Updated: Oct 25
As a small business owner, you're probably always looking for ways to keep your expenses low and increase your profits. But what about your own salary? How much should you be paying yourself?
Paying yourself is one of the biggest reasons you own your business, right?
Well, this makes me wonder . . .
Are you even paying yourself?
If you are paying yourself, are you paying yourself enough?
Is it healthy?
Is it too much?
When we first start out, most small businesses don't really take any money out of the business. In fact, they often add money in to keep it going and to get it going. But taking a wage is really important. It's the reward for working in your business, right?
Would you expect to be paid if you were working for somebody else?
And those of you who have employees probably feel the responsibility to pay your employees.
So, how much should you pay yourself as a business owner without compromising the business and keeping you on the path to financial freedom?
How much should I pay myself as a business owner?
Business owners struggle to know how much and when to pay themselves. We know that.
I know quilt shop owners that have not paid themselves in over 40 years. I also know others who have paid themselves a little bit early on but have never given themselves a raise as they've grown their business.
While others have only taken out money when they personally desperately need it, every business needs to have a cash management system. I love the Profit First system because, following its core principles, you can grow your business and get paid doing it.
The Profit First system is the cash management system that I promote. The Profit First system is the cash envelope system, modernized and adapted for business. You open six foundational checking accounts to ensure you spend and save the right amounts at the right time in each stage of your business.
Here are the six foundational accounts for quilt shops:
So the income account is to collect all payments from your customers.
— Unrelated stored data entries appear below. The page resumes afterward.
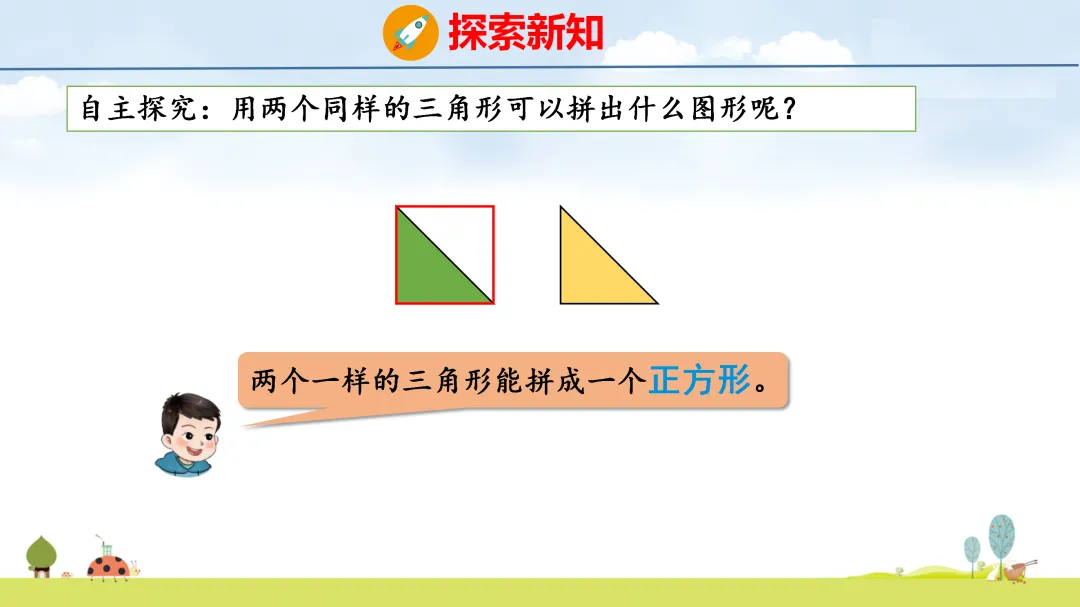 探索新知

自主探究：用两个同样的三角形可以拼出什么图形呢？

两个一样的三角形能拼成一个正方形。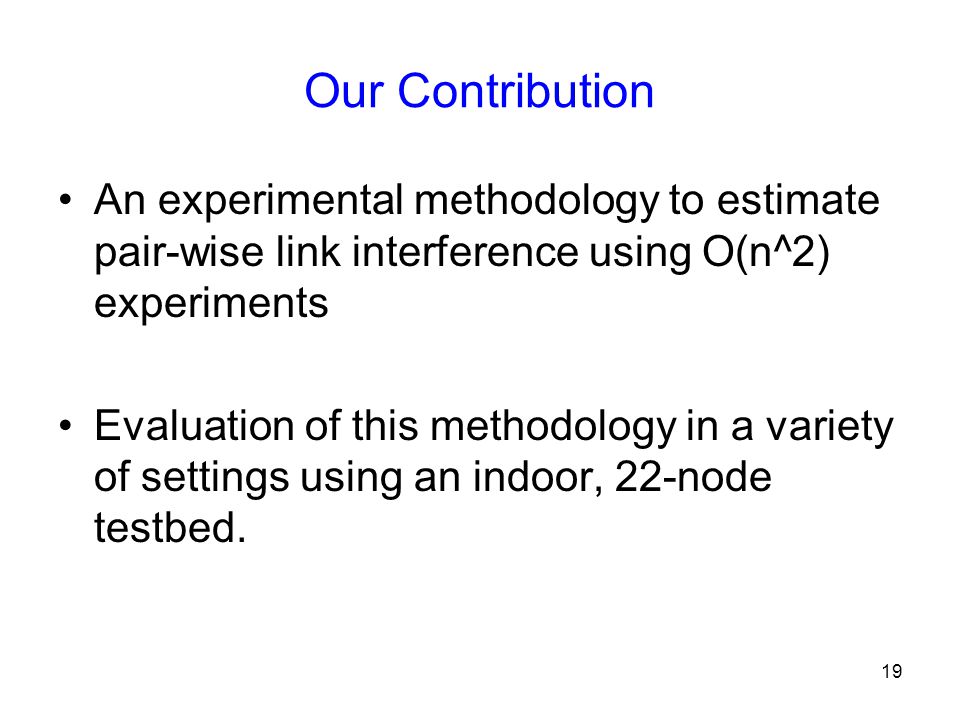 Our Contribution

• An experimental methodology to estimate pair-wise link interference using O(n^2) experiments

• Evaluation of this methodology in a variety of settings using an indoor, 22-node testbed.

19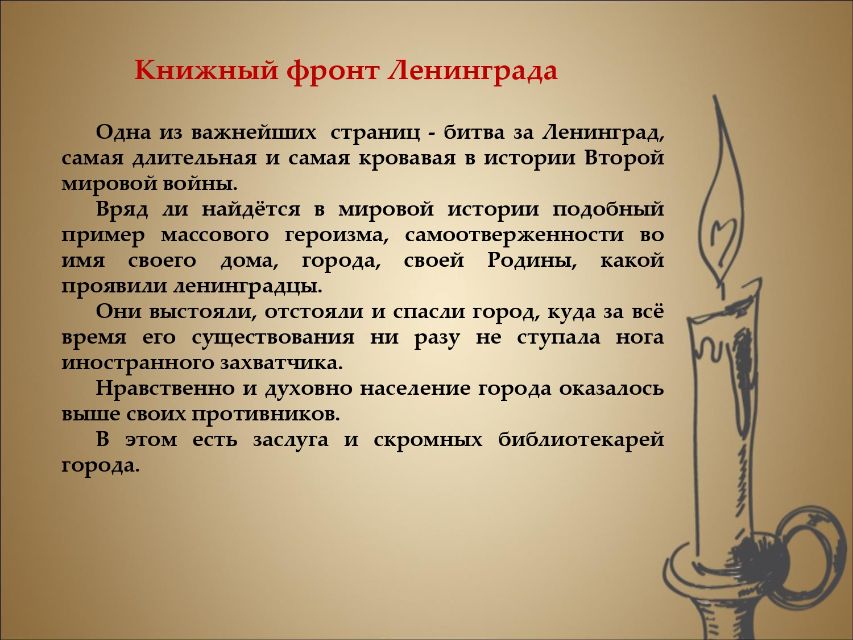 Книжный фронт Ленинграда

Одна из важнейших страниц - битва за Ленинград, самая длительная и самая кровавая в истории Второй мировой войны.

Вряд ли найдётся в мировой истории подобный пример массового героизма, самоотверженности во имя своего дома, города, своей Родины, какой проявили ленинградцы.

Они выстояли, отстояли и спасли город, куда за всё время его существования ни разу не ступала нога иностранного захватчика.

Нравственно и духовно население города оказалось выше своих противников.

В этом есть заслуга и скромных библиотекарей города.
This account acts as a serving tray to the other accounts based on customized percentages.
The inventory account is straightforward and simple . . . to save and pay for inventory.
The profit account actually has three purposes. The first is to be an emergency fund for your business because it's not if an emergency comes, but when an emergency comes (because it will happen). The second purpose of the profit account is to destroy your debt or by saving and making extra debt payments each quarter. This will help you eliminate your debt very quickly. Thirdly, to pay you a quarterly bonus. This is your shareholder dividend that most large corporations pay out each quarter.
Owners Compensation Account
And then we have the owner's compensation account and that's the account we're focusing on today. This account is to accumulate and pay you, the owner of the quilt shop, a consistent paycheck, right?
The tax account is to pay the business's annual income taxes of the business and your quarterly estimated taxes, and personal taxes.
The operating accounts pay for everything else we haven't specifically discussed. So back to that age-old question . . . how much do I pay myself as the business owner with Profit First?
The answer to this question is . . . percentage based. It really depends on the stage of business that you're in and your level of revenue.
Paying Yourself as a Business Owner
What is the percentage you should pay yourself?
So for quilt shops that are just starting out. I'm referring to those that have less than $250,000 in gross profit, and they have a 50% gross margin. Your target wage percentage is 50% of gross profit, or you can think of it as 25% of total revenue. Be mindful that his example applies to those business owners with a $250,000 gross profit and a 50% gross profit margin.
If you have a different gross profit margin, your percentage will be different. And for this specific reason, I highly recommend that you reach out to me to help you get your customized owners composition and percentage. It's a really easy calculation to do.
So for quilt shops with higher revenue or different gross margin levels, the owner's compensation will be different.
And the other thing to note is that as you change your business and progress to the various stages of your business, your owner's compensation percentage will also change.
That's one of the reasons why I highly recommend that you work with me as the quilt shops accountant and Profit First professional or somebody with a similar experience to figure out your customized owners compensation percentage.
We know that we hurt ourselves and our business when we don't take a wage, or we try to take too much out of business, right? Wealth gained hastily will dwindle, but whoever gathers little by little will increase it.
Using Profit First, we can answer the question how much should I pay myself as a business owner and then make a plan to achieve your target owners paying.